* **WORKING DATA**
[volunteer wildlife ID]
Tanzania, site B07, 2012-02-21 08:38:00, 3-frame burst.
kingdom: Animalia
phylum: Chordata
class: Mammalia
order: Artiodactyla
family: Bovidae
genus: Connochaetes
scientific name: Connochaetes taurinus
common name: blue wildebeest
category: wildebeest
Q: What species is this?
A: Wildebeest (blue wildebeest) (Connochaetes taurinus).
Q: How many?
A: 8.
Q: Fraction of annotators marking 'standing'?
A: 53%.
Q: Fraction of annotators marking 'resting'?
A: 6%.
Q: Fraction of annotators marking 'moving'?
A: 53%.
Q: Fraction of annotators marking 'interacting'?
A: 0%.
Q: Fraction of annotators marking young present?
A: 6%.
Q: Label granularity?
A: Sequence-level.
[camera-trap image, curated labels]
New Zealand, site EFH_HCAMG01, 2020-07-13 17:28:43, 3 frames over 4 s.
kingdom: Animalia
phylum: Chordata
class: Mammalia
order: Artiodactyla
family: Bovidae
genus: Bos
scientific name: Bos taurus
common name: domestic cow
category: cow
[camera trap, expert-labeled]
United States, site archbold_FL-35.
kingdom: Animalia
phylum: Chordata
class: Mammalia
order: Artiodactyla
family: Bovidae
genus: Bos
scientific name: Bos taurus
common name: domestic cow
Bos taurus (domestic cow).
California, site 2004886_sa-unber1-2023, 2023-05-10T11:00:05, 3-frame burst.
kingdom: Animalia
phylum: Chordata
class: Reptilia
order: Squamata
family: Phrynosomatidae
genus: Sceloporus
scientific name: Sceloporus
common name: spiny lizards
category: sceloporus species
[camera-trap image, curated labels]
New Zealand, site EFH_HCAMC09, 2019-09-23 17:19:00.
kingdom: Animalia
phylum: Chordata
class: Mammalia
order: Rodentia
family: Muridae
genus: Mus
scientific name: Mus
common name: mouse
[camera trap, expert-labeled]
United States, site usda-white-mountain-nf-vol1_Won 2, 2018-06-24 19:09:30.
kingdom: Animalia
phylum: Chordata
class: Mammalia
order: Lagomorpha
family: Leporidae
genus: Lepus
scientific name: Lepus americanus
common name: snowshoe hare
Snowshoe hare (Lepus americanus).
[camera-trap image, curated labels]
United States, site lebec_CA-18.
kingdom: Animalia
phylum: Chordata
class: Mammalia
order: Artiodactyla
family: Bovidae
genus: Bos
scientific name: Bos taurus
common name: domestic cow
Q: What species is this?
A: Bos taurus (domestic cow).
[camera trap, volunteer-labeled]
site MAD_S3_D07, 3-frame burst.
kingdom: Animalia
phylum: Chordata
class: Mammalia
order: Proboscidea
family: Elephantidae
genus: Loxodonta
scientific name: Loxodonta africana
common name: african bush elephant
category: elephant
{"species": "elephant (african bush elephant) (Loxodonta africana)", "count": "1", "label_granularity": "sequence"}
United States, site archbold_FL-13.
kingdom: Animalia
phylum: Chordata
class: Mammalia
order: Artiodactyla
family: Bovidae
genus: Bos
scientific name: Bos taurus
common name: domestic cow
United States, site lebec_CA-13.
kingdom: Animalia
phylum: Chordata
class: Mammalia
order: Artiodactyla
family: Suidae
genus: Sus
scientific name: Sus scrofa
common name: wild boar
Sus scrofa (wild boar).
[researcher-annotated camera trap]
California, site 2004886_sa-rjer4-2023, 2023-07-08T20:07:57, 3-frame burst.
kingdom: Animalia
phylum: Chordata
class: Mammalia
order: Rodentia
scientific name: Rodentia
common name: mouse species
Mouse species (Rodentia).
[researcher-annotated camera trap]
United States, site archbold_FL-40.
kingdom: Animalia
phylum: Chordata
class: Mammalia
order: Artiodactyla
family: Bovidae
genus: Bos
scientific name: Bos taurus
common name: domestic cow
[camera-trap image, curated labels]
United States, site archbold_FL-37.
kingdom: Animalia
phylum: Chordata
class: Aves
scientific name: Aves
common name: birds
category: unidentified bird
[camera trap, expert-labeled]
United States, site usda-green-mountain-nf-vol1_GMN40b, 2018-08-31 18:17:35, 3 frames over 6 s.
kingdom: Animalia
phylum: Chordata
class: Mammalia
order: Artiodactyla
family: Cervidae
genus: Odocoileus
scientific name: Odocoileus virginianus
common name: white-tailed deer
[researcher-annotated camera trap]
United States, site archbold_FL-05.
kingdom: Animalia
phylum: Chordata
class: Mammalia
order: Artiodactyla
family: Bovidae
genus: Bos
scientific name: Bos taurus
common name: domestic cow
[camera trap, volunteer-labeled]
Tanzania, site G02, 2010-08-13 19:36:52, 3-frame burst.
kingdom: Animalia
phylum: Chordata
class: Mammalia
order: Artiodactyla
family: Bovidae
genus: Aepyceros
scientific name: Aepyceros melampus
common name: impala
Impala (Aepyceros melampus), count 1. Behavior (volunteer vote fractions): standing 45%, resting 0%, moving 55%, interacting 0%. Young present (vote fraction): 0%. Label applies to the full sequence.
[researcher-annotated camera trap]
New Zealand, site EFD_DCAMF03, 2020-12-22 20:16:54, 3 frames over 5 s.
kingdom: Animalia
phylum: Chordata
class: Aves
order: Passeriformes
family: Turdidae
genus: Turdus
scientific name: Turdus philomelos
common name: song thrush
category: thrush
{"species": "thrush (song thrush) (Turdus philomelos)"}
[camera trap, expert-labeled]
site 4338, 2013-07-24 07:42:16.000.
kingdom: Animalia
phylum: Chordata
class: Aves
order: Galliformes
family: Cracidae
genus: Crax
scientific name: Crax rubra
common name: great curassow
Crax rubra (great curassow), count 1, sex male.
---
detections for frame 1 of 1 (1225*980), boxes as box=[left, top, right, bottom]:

* **PROBLEM STATEMENT**
Set down the material above again, word for word.

* **RESULT OF THE TASK**
[volunteer wildlife ID]
Tanzania, site B07, 2012-02-21 08:38:00, 3-frame burst.
kingdom: Animalia
phylum: Chordata
class: Mammalia
order: Artiodactyla
family: Bovidae
genus: Connochaetes
scientific name: Connochaetes taurinus
common name: blue wildebeest
category: wildebeest
Q: What species is this?
A: Wildebeest (blue wildebeest) (Connochaetes taurinus).
Q: How many?
A: 8.
Q: Fraction of annotators marking 'standing'?
A: 53%.
Q: Fraction of annotators marking 'resting'?
A: 6%.
Q: Fraction of annotators marking 'moving'?
A: 53%.
Q: Fraction of annotators marking 'interacting'?
A: 0%.
Q: Fraction of annotators marking young present?
A: 6%.
Q: Label granularity?
A: Sequence-level.
[camera-trap image, curated labels]
New Zealand, site EFH_HCAMG01, 2020-07-13 17:28:43, 3 frames over 4 s.
kingdom: Animalia
phylum: Chordata
class: Mammalia
order: Artiodactyla
family: Bovidae
genus: Bos
scientific name: Bos taurus
common name: domestic cow
category: cow
[camera trap, expert-labeled]
United States, site archbold_FL-35.
kingdom: Animalia
phylum: Chordata
class: Mammalia
order: Artiodactyla
family: Bovidae
genus: Bos
scientific name: Bos taurus
common name: domestic cow
Bos taurus (domestic cow).
California, site 2004886_sa-unber1-2023, 2023-05-10T11:00:05, 3-frame burst.
kingdom: Animalia
phylum: Chordata
class: Reptilia
order: Squamata
family: Phrynosomatidae
genus: Sceloporus
scientific name: Sceloporus
common name: spiny lizards
category: sceloporus species
[camera-trap image, curated labels]
New Zealand, site EFH_HCAMC09, 2019-09-23 17:19:00.
kingdom: Animalia
phylum: Chordata
class: Mammalia
order: Rodentia
family: Muridae
genus: Mus
scientific name: Mus
common name: mouse
[camera trap, expert-labeled]
United States, site usda-white-mountain-nf-vol1_Won 2, 2018-06-24 19:09:30.
kingdom: Animalia
phylum: Chordata
class: Mammalia
order: Lagomorpha
family: Leporidae
genus: Lepus
scientific name: Lepus americanus
common name: snowshoe hare
Snowshoe hare (Lepus americanus).
[camera-trap image, curated labels]
United States, site lebec_CA-18.
kingdom: Animalia
phylum: Chordata
class: Mammalia
order: Artiodactyla
family: Bovidae
genus: Bos
scientific name: Bos taurus
common name: domestic cow
Q: What species is this?
A: Bos taurus (domestic cow).
[camera trap, volunteer-labeled]
site MAD_S3_D07, 3-frame burst.
kingdom: Animalia
phylum: Chordata
class: Mammalia
order: Proboscidea
family: Elephantidae
genus: Loxodonta
scientific name: Loxodonta africana
common name: african bush elephant
category: elephant
{"species": "elephant (african bush elephant) (Loxodonta africana)", "count": "1", "label_granularity": "sequence"}
United States, site archbold_FL-13.
kingdom: Animalia
phylum: Chordata
class: Mammalia
order: Artiodactyla
family: Bovidae
genus: Bos
scientific name: Bos taurus
common name: domestic cow
United States, site lebec_CA-13.
kingdom: Animalia
phylum: Chordata
class: Mammalia
order: Artiodactyla
family: Suidae
genus: Sus
scientific name: Sus scrofa
common name: wild boar
Sus scrofa (wild boar).
[researcher-annotated camera trap]
California, site 2004886_sa-rjer4-2023, 2023-07-08T20:07:57, 3-frame burst.
kingdom: Animalia
phylum: Chordata
class: Mammalia
order: Rodentia
scientific name: Rodentia
common name: mouse species
Mouse species (Rodentia).
[researcher-annotated camera trap]
United States, site archbold_FL-40.
kingdom: Animalia
phylum: Chordata
class: Mammalia
order: Artiodactyla
family: Bovidae
genus: Bos
scientific name: Bos taurus
common name: domestic cow
[camera-trap image, curated labels]
United States, site archbold_FL-37.
kingdom: Animalia
phylum: Chordata
class: Aves
scientific name: Aves
common name: birds
category: unidentified bird
[camera trap, expert-labeled]
United States, site usda-green-mountain-nf-vol1_GMN40b, 2018-08-31 18:17:35, 3 frames over 6 s.
kingdom: Animalia
phylum: Chordata
class: Mammalia
order: Artiodactyla
family: Cervidae
genus: Odocoileus
scientific name: Odocoileus virginianus
common name: white-tailed deer
[researcher-annotated camera trap]
United States, site archbold_FL-05.
kingdom: Animalia
phylum: Chordata
class: Mammalia
order: Artiodactyla
family: Bovidae
genus: Bos
scientific name: Bos taurus
common name: domestic cow
[camera trap, volunteer-labeled]
Tanzania, site G02, 2010-08-13 19:36:52, 3-frame burst.
kingdom: Animalia
phylum: Chordata
class: Mammalia
order: Artiodactyla
family: Bovidae
genus: Aepyceros
scientific name: Aepyceros melampus
common name: impala
Impala (Aepyceros melampus), count 1. Behavior (volunteer vote fractions): standing 45%, resting 0%, moving 55%, interacting 0%. Young present (vote fraction): 0%. Label applies to the full sequence.
[researcher-annotated camera trap]
New Zealand, site EFD_DCAMF03, 2020-12-22 20:16:54, 3 frames over 5 s.
kingdom: Animalia
phylum: Chordata
class: Aves
order: Passeriformes
family: Turdidae
genus: Turdus
scientific name: Turdus philomelos
common name: song thrush
category: thrush
{"species": "thrush (song thrush) (Turdus philomelos)"}
[camera trap, expert-labeled]
site 4338, 2013-07-24 07:42:16.000.
kingdom: Animalia
phylum: Chordata
class: Aves
order: Galliformes
family: Cracidae
genus: Crax
scientific name: Crax rubra
common name: great curassow
Crax rubra (great curassow), count 1, sex male.
---
detections for frame 1 of 1 (1225*980), boxes as box=[left, top, right, bottom]:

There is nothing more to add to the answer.